• _TANTANGAN A_: Sebutkan jumlah baris entri di bawah yang memuat kata "between", dengan membedakan huruf besar dan huruf kecil. Tuliskan angkanya saja.

----

Kopi TIMES

KH. Ja’far Shodiq Syuhud, In Memoriam

Jumat, 03 Juli 2020 - 17:09 | 687.62k
KH. Ja’far Shodiq Syuhud (Gus Ja’far) Pengasuh PP. Al Khoirot Karang Suko Malang dan Pengurus RMI NU Jawa Timur bidang Ma’had Aly dan Madrasah Diniyah
KH. Ja’far Shodiq Syuhud (Gus Ja’far) Pengasuh PP. Al Khoirot Karang Suko Malang dan Pengurus RMI NU Jawa Timur bidang Ma’had Aly dan Madrasah Diniyah

TIMESINDONESIA, JAKARTAKABAR duka itu tiba-tiba datang. Sejumlah pesan di Group Whatsap, Telegram facebook dari beberapa teman dan alumni PP. Nurul Jadid beriringan masuk ke Android saya memberitahukan soal wafatnya KH. Ja’far Shodiq Syuhud (Gus Ja’far) Pengasuh PP. Al Khoirot Karang Suko Malang dan Pengurus RMI NU Jawa Timur bidang Ma’had Aly dan Madrasah Diniyah, Jum'at 3 Juli 2020, jam 12.30 WIB. Beberapa hari sebelum diberitakan wafat, sebenarnya telah beredar kabar di Group alumni ALFIKR kalau beliau sedang sakit dan meminta untuk didoakan agar segera sembuh dan pulih kembali.

----

• _TANTANGAN B_: Kutip dengan tepat bagian berita duka di atas mulai dari "TIMESINDONESIA, JAKARTAKABAR duka" hingga dan termasuk "dan pulih kembali.".

• _BAHAN TUGAS_:
----

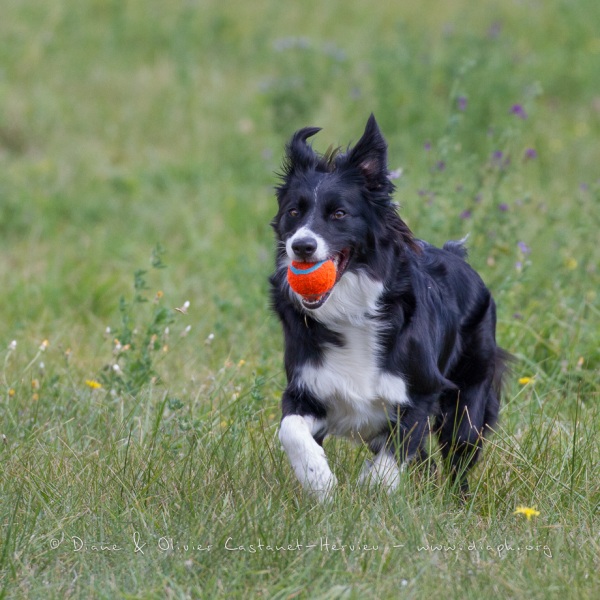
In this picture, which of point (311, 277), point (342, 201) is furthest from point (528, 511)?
point (342, 201)

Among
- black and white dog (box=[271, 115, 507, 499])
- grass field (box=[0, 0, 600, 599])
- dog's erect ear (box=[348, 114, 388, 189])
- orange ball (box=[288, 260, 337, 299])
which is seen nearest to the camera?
grass field (box=[0, 0, 600, 599])

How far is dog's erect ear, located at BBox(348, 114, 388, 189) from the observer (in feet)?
11.5

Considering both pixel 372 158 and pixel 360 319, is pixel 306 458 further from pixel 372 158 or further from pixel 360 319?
pixel 372 158

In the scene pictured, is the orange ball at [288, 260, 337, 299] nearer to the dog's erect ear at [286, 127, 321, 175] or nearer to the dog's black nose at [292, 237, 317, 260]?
the dog's black nose at [292, 237, 317, 260]

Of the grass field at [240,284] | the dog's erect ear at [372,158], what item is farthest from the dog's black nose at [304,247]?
the grass field at [240,284]

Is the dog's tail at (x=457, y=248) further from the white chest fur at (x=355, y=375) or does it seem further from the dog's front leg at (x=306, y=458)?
the dog's front leg at (x=306, y=458)

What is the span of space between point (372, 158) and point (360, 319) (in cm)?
57

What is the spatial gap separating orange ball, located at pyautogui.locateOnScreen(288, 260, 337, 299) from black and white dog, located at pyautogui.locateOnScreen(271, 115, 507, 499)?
3cm

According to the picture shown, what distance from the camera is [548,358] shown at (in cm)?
470

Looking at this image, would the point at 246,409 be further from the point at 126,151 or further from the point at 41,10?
the point at 41,10

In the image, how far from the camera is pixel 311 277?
3.24 m

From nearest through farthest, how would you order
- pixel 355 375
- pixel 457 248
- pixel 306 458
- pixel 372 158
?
1. pixel 306 458
2. pixel 355 375
3. pixel 372 158
4. pixel 457 248

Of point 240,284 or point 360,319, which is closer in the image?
point 360,319

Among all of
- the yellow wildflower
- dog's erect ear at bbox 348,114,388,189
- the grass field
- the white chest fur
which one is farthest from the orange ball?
the yellow wildflower
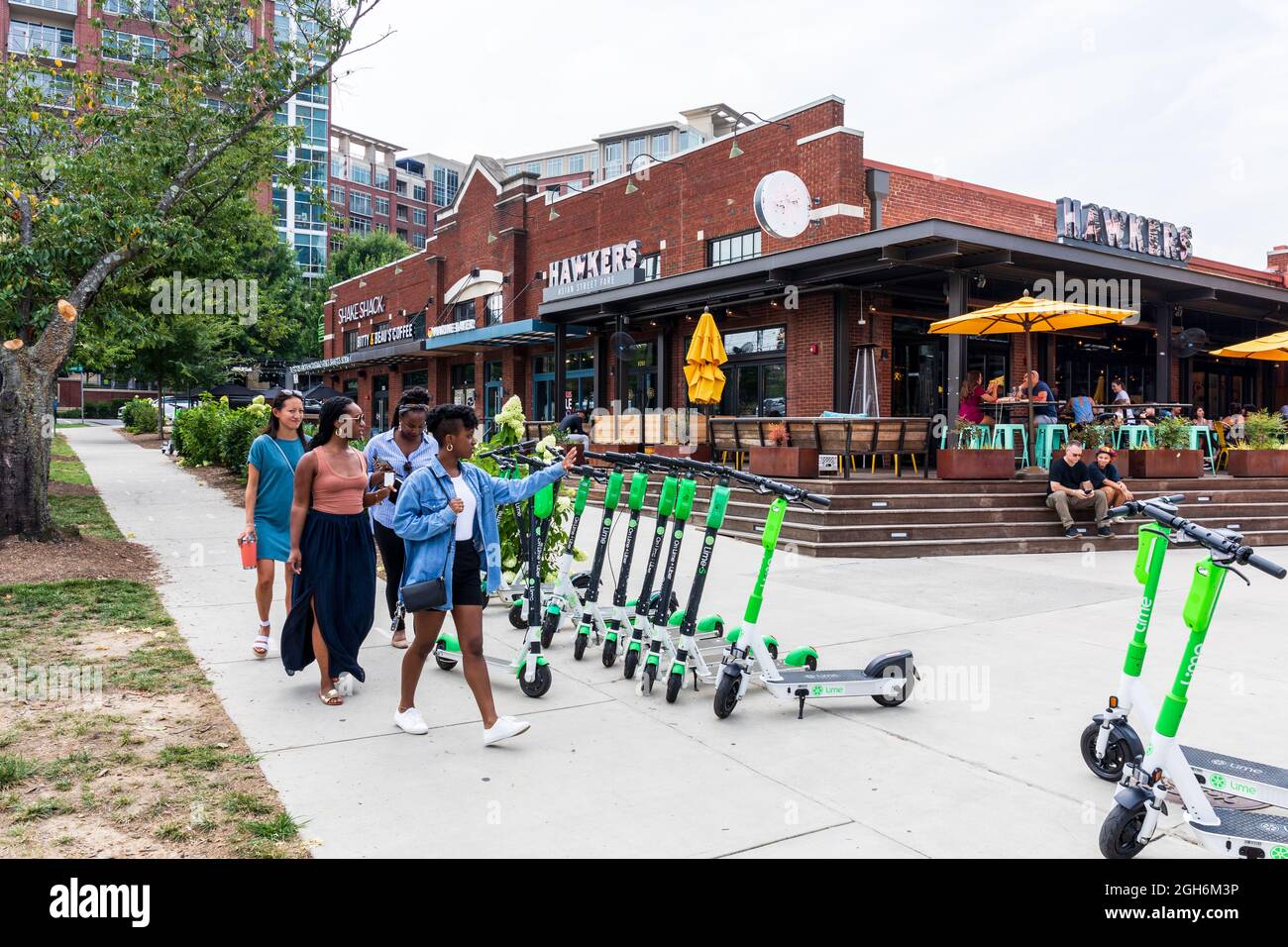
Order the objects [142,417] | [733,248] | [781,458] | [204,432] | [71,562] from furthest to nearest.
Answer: [142,417] < [204,432] < [733,248] < [781,458] < [71,562]

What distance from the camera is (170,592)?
26.7 feet

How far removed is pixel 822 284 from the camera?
16172mm

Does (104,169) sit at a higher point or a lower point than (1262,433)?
higher

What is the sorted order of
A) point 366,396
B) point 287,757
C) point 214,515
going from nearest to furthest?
1. point 287,757
2. point 214,515
3. point 366,396

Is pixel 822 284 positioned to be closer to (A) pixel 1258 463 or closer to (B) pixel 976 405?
(B) pixel 976 405

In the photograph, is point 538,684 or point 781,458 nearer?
point 538,684

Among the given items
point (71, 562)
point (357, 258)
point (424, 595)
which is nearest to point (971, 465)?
point (424, 595)

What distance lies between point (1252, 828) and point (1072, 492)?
9769 millimetres

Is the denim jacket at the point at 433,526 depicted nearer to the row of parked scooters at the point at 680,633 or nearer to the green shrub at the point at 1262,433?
the row of parked scooters at the point at 680,633

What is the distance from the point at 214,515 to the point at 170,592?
20.3 ft

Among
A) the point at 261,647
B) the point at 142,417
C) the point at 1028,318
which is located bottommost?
the point at 261,647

----

• _JAWABAN TERTULIS A_: 2

• _JAWABAN TERTULIS B_:
TIMESINDONESIA, JAKARTAKABAR duka itu tiba-tiba datang. Sejumlah pesan di Group Whatsap, Telegram facebook dari beberapa teman dan alumni PP. Nurul Jadid beriringan masuk ke Android saya memberitahukan soal wafatnya KH. Ja’far Shodiq Syuhud (Gus Ja’far) Pengasuh PP. Al Khoirot Karang Suko Malang dan Pengurus RMI NU Jawa Timur bidang Ma’had Aly dan Madrasah Diniyah, Jum'at 3 Juli 2020, jam 12.30 WIB. Beberapa hari sebelum diberitakan wafat, sebenarnya telah beredar kabar di Group alumni ALFIKR kalau beliau sedang sakit dan meminta untuk didoakan agar segera sembuh dan pulih kembali.